Module core.steps.split.categorical_ratio_split_step¶
Implementation of the ratio-based categorical split.
Functions¶
lint_split_map(split_map: Dict[str, float])
: Small utility to lint the split_map
Classes¶
CategoricalRatioSplit(categorical_column: str, categories: List[Union[str, int]], split_ratio: Dict[str, float], unknown_category_policy: str = 'skip', statistics=None, schema=None)
: Categorical ratio split. Use this to split data based on a list of values
of interest in a single categorical column. A categorical column is
defined here as a column with finitely many values of type integer
or
string
. In contrast to the categorical domain split, here categorical
values are assigned to different splits by the corresponding percentages,
defined inside a split ratio object.
Categorical domain split constructor.
Use this class to split your data based on values in
a single categorical column.
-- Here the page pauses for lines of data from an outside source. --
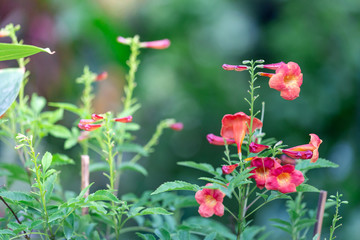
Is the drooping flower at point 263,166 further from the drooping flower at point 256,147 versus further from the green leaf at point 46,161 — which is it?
the green leaf at point 46,161

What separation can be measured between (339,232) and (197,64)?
1511mm

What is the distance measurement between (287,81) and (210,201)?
0.54ft

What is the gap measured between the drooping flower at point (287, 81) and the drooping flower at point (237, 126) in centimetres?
4

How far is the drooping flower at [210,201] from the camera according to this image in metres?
0.53

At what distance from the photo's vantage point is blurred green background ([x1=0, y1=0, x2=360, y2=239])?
9.23 feet

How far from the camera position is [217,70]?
3555 mm

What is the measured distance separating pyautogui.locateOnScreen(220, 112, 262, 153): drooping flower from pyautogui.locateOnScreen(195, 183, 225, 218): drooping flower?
0.06 meters

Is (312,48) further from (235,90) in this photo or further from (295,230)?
(295,230)

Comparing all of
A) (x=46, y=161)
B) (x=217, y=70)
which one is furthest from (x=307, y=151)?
(x=217, y=70)

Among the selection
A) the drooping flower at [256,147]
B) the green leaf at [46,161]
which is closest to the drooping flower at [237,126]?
the drooping flower at [256,147]

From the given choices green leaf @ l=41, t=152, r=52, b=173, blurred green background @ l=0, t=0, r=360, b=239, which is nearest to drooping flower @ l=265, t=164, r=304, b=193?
green leaf @ l=41, t=152, r=52, b=173

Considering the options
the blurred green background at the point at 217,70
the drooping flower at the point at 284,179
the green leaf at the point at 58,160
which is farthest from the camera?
the blurred green background at the point at 217,70

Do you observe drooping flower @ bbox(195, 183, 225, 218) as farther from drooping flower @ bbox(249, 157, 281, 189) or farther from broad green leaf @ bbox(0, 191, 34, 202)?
broad green leaf @ bbox(0, 191, 34, 202)

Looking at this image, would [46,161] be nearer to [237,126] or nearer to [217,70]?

A categorical column is defined here as a
column with finitely many values of type `integer` or `string`.
Example usage:
# Split on a categorical attribute called "color", with a defined list
of categories of interest
# half of the categories go entirely into the train set,
the other half into the eval set. Other colors, e.g. "purple",
are discarded due to the "skip" flag.
>>> split = CategoricalRatioSplit(
... categorical_column="color",
... categories = ["red", "green", "blue", "yellow"],
... split_ratio = {"train": 0.5,
... "eval": 0.5},
... unknown_category_policy="skip")
Supply the unknown_category_policy flag to set the unknown category
handling policy. There are two main options:
Setting unknown_category_policy to any key in the split map indicates
that any missing categories should be put into that particular split.
For example, supplying ``unknown_category_policy="train"`` indicates
that all missing categories should go into the training dataset, while
``unknown_category_policy="eval"`` indicates that all missing
categories should go into the evaluation dataset.
Setting ``unknown_category_policy="skip"`` indicates that data points
with unknown categorical values (i.e., values not present in the
categorical value list) should be taken out of the data set.
Args:
statistics: Parsed statistics from a preceding StatisticsGen.
schema: Parsed schema from a preceding SchemaGen.
categorical_column: Name of the categorical column used for
splitting.
categories: List of categorical values found in the categorical
column on which to split.
split_ratio: A dict mapping { split_name: percentage of categories
in split }.
unknown_category_policy: String, indicates how to handle categories
in the data that are not present in the supplied category list.
### Ancestors (in MRO)
* zenml.core.steps.split.base_split_step.BaseSplit
* zenml.core.steps.base_step.BaseStep
### Methods
`get_split_names(self) ‑> List[str]`
: Returns the names of the splits associated with this split step.
Returns:
A list of strings, which are the split names.
`partition_fn(self)`
: Returns the partition function associated with the current split type,
along with keyword arguments used in the signature of the partition
function.
To be eligible in use in a Split Step, the partition_fn has to adhere
to the following design contract:
1. The signature is of the following type:
>>> def partition_fn(element, n, **kwargs) -> int,
where n is the number of splits;
2. The partition_fn only returns signed integers i less than n, i.e. ::
0 ≤ i ≤ n - 1.
Returns:
A tuple (partition_fn, kwargs) of the partition function and its
additional keyword arguments (see above).